Cruz came to AUWCL knowing she wanted to do immigration law. She serves as a student attorney in the Immigrant Justice Clinic and as president of the Latinx American Law Students Association, has clerked for immigration law firm Fragomen, and interned at CASA De Maryland, Ayuda, and the American Immigration Council.

But as time went on, the realities of school debt, returning to her hometown of New York City, and working in her chosen field gave Cruz concern.

3L Ericka Cruz
3L Ericka Cruz

“I didn’t know if working with and for immigrants and having that type of career would be realistic, which was kind of disheartening, because all of the work that I’ve done here had been so exciting and I knew immigration law was what I wanted to do,” Cruz said. “The [Myers Scholarship] is allowing me to reset, and reassess what my options look like. It’s given me the reassurance that, should I choose this career, at least the debt isn’t overwhelming and I can support both my family and myself moving forward post-grad.”

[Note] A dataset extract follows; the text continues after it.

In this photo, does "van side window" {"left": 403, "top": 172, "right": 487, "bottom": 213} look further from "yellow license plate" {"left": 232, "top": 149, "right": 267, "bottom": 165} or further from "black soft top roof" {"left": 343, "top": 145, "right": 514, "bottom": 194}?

The daughter of two immigrants who came to U.S. as young adults without college degrees, Cruz said education changed the trajectory of her life, and wants to help change the lives of others. Prior coming to law school, Cruz did Teach for America. It was this overlap between immigrant students and education, and the obstacles they face, that propelled her into a law. As a student attorney in AUWCL’s brand new AU DREAM Initiative, Cruz helps both documented and undocumented college students in the DMV area with humanitarian immigration-based needs, including DACA renewal.

Cruz also had the opportunity to get back in the classroom as a teaching fellow her 2L year with the Marshall-Brennan Constitutional Literacy Project, a nationally recognized law-related education program that promotes democratic engagement, constitutional literacy, and legal advocacy among high school students.

“I missed being in classrooms with students who looked like me, who come from similar backgrounds. I wanted the students to see I’m in law school—something that never seemed possible where I’m from—to show them they could do it, too,” she said.

Looking Toward the Future

Cruz said her five year plan includes practicing immigration law in New York City, and giving back to others the way so many have given to her.

“I didn’t know any Latino lawyers before law school. Coming to AUWCL and meeting Latino professors, who are also lawyers, was mind boggling,” Cruz said. “I have had the help of a village and half to get here, and mentors have played a very important role, and I’d like to pay that forward.”

Her 10 year plan, she said, is to start a Marshall-Brennan program at a law school in New York City.

When LaVare graduates, she hopes to work in one of the growing number of progressive prosecutors’ offices across the country.

“For me, it’s important to focus on litigation for compassion and empathy, rather than increasing the number of people in prison,” she said. “I want to grow that skillset to take it on a bigger scale, and work abroad in either strategic litigation or rule of law, helping other countries establish safe, fair, and compassionate justice systems.”